Ketentuan Tugas 1: Sebutkan semua hari dan tanggal Muharram yang menjadi judul bagian dalam catatan harian "Sebuah Cinta yang Melebihi Cinta Kami".
Ketentuan Tugas 2: Tuliskan kembali bagian catatan harian "Sebuah Cinta yang Melebihi Cinta Kami" yang dibuka dengan kata-kata berisi "Selasa, 11 Muharram" dan ditutup dengan "kondisimu seperti itu.", lalu ganti "koridor" dengan "lorong".
Ketentuan Tugas 3: Lanjutkan catatan harian "Sebuah Cinta yang Melebihi Cinta Kami" mulai dari kalimat terakhirnya.

SELAMAT DATANG DI GALAKSIKU

Sabtu, 22 November 2014

Sebuah Cinta yang Melebihi Cinta Kami



Aku masih merasakan keberadaan dirimu.
Tapi, saat kesadaran membangunkanku. Kau memang sudah tak disini.

Senin, 10 Muharram
Masih lekat dalam ingatan saat dirimu membagi berlembar-lembar rupiah untuk kami. Saat kutanya untuk apa, “Membeli pulsa” katamu. Meski diam, kau sepertinya tahu handphoneku tak pernah awet berteman pulsa. Aku bahkan tak sempat menyalami tanganmu senja itu. Saat niat mudik kau lakukan dengan angkutan umum, bukan dengan sepeda motor seperti lalu-lalu kebiasaanmu.

Selasa, 11 Muharram
Kami tiba dua jam lebih cepat. Menunggu di koridor UGD RS. Wahidin Sudirohusodo. Berharap, berdoa. Semoga semuanya baik-baik saja. Pukul 00.00 sirine memekakan telinga, silih berganti datang dan pergi. Itu bukan dirimu. Yang datang justru sebuah mobil biasa, tanpa tulisan. Aku tak berani mendekat. Kau pasti tahu, akhir-akhir ini diriku terlalu melankolis. Dengan tubuhmu terbaring lemah, nafas yang berat, juga sebuah infus yang tergantung, melihatnya menyekat kerongkonganku. Sudah. Sedetik saja, aku bahkan tidak bisa menyertaimu masuk UGD, tungkai kaki ini tak kuat menopang tubuhku, rasanya seluruh organ tubuhku bergetar. Aku hanya masuk untuk mengantarkan beberapa kerabat melihat keadaanmu, aku tak bisa kuat bertahan lama melihat kondisimu seperti itu.

Rabu, 12 Muharram
Lebih dari dua puluh tiga tahun, kau membersamaiku. Di waktu yang sangat lama itu, aku mengetahui bahwa kau lelaki yang kuat. Lalu, rasanya tak percaya saat melihatmu terbaring lemah dengan bantuan oksigen, infus, dan beberapa selang lainnya yang entah membuatmu nyaman atau tidak. Nafas yang begitu berat, terlihat jelas dari perut dan dadamu yang terlampau tinggi naik turun. Ranjang pun ikut bergerak saat nafasmu naik turun. Saat kucoba beberapa menit melakukan hal yang sama denganmu, aku tak mampu. Sementara dirimu, sejak tiba di tempat ini hingga malam ini setidaknya sudah 48 jam kau merasakan itu. Kurasa itulah sebenar-benarnya sabar.

Kamis, 13 Muharram
Beberapa luka di kepala, suhu tubuh yang tinggi, leher terkilir, bahu cedera, beberapa ruas tulang belakang bergeser, nafas berat naik turun, kedua telapak tangan tak sanggup menggenggam, dada hingga ujung kaki mati rasa, kesemua itu tidak menjadi penghalang untuk menggugurkan kewajibanmu. Dengan gerakan seadanya, kau tayammum dan melaksanakan shalat lima waktu. Dua kali operasi di sekitar tulang rusukmu, membuatku makin tidak sanggup. Untuk menyelesaikan satu ayat saja, saat tilawah di dekatmu aku tak mampu. Aku yang melihatnya saja begitu berat. Bagaimana kau yang menjalaninya? Kurasa itulah sebenar-benarnya sabar.

Informasi Tersedia:
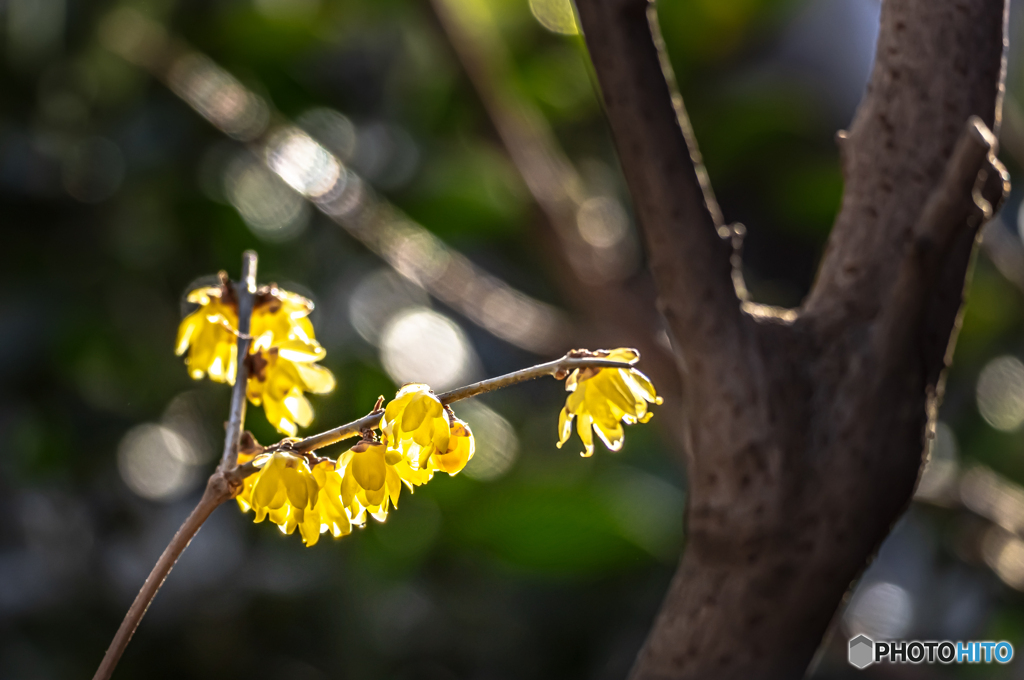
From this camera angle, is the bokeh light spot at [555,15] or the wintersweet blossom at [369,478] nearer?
the wintersweet blossom at [369,478]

Jawaban Latihan 1:
- Senin, 10 Muharram
- Selasa, 11 Muharram
- Rabu, 12 Muharram
- Kamis, 13 Muharram

Jawaban Latihan 2:
Selasa, 11 Muharram
Kami tiba dua jam lebih cepat. Menunggu di lorong UGD RS. Wahidin Sudirohusodo. Berharap, berdoa. Semoga semuanya baik-baik saja. Pukul 00.00 sirine memekakan telinga, silih berganti datang dan pergi. Itu bukan dirimu. Yang datang justru sebuah mobil biasa, tanpa tulisan. Aku tak berani mendekat. Kau pasti tahu, akhir-akhir ini diriku terlalu melankolis. Dengan tubuhmu terbaring lemah, nafas yang berat, juga sebuah infus yang tergantung, melihatnya menyekat kerongkonganku. Sudah. Sedetik saja, aku bahkan tidak bisa menyertaimu masuk UGD, tungkai kaki ini tak kuat menopang tubuhku, rasanya seluruh organ tubuhku bergetar. Aku hanya masuk untuk mengantarkan beberapa kerabat melihat keadaanmu, aku tak bisa kuat bertahan lama melihat kondisimu seperti itu.

Jawaban Latihan 3:
Malam sedang ditemani purnamanya rembulan. Aku yang terbiasa tidur pukul 21.00 tak lagi memperdulikan malam-malam larut dengan mata terjaga. Sekedar membasuh tubuhmu dengan air yang suhunya kian lama kian meninggi, tilawah di dekat telingamu agar memberi rasa tenang di hatimu, mengambilkan seteguk air minum pelepas dehidrasimu, bolak-balik mengambil obat atau memanggil dokter. Kesemua hal sederhana itu pastilah tak sebanding dengan penjagaanmu. Lelaki yang siap kapan saja untuk mengantar atau menjemputku. Entah di saat malam yang terlalu larut sepulang mengajar bimbel atau rapat organisasi, pun di saat kendaraan terlalu pagi untuk berlalu lalang hanya untuk mengantarku di beberapa ujian, kuliah, maupun praktikum. Lelaki yang di dalam tasnya dipenuhi berlembar-lembar iklan lowongan kerja. Kau mengkhawatirkanku dengan diammu, dengan sabarmu, dengan caramu.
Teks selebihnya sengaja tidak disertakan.